L'assenza di ansia, di arrabbiatura, di paura derivanti dalla resa sono la risposta per scavalcare, bruciare e distruggere i nostri limiti!
In conclusione, malgrado il suo metodo sia spesso non
comune, violento, incomprensibile, Marina Abramovich è innegabilmente una
grandissima performer, una ribelle del suo tempo, una perla rara nello scenario
dell’ultimo secolo.
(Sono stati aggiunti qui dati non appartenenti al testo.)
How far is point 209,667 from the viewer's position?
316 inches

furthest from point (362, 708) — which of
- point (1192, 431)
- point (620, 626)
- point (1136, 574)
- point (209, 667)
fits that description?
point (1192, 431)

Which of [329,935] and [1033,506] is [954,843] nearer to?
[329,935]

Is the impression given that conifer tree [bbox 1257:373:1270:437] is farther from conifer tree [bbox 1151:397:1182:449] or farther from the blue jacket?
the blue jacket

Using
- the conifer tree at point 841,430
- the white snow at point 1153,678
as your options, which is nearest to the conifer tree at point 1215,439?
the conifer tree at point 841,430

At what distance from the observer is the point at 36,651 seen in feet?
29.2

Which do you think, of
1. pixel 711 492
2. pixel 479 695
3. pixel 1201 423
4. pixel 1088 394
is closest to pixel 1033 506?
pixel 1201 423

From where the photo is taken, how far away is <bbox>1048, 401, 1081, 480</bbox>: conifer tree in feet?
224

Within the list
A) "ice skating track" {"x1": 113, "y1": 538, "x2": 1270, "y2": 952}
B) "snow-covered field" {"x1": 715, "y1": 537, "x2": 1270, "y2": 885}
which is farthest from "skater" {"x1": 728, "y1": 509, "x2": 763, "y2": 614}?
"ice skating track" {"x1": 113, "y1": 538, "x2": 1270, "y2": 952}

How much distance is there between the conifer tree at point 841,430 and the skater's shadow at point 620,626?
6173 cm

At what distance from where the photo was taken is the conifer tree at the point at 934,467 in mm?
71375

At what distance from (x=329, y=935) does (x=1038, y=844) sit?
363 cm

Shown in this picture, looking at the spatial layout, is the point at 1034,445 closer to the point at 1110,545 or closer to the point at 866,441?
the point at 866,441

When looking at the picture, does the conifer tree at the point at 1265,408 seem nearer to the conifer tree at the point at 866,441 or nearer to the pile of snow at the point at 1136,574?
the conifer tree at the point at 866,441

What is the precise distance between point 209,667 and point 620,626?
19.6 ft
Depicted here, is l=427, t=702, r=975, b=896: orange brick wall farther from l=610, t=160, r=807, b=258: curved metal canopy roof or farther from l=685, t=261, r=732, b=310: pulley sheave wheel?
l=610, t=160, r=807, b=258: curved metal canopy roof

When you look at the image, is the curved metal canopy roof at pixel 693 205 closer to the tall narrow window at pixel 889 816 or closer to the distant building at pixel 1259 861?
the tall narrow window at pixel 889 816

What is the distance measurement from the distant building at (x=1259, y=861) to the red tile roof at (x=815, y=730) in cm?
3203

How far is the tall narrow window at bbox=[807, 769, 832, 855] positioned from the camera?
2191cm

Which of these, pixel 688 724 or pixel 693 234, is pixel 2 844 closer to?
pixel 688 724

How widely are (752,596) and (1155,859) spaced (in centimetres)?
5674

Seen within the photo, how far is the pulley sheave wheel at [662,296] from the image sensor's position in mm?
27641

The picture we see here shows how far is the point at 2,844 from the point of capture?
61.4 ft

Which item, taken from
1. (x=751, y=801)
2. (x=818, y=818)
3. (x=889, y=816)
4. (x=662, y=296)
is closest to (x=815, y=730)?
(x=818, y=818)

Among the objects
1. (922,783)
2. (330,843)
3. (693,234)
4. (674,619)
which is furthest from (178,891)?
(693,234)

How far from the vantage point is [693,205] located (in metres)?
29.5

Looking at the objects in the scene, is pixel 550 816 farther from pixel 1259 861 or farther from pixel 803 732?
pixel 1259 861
Ella ha trovato la strada verso la dimensione interiore,
verso il lato nascosto della mente umana e verso i limiti fisici e psichici ai
quali l’uomo è sottoposto riuscendo anche mediante modi non propriamente
convenzionali a fare arte di una cosa che i più sottovalutano: il proprio
corpo.
bene bene bene! signor Faccin...stiamo raggiungendo livelli più alti conoscenza! mi piace molto la modalità con la quale riesci a fare tue cose apparentemente distanti da te, dall'immagine che fin ora hai dato di te.vere e intense le tue iflessioni...il senso di resa, di abbandono al corpo fa di noi dei performers danzatori per cui fiondati dentro questa crisi e tieniti forte...sarà la tua salvezza!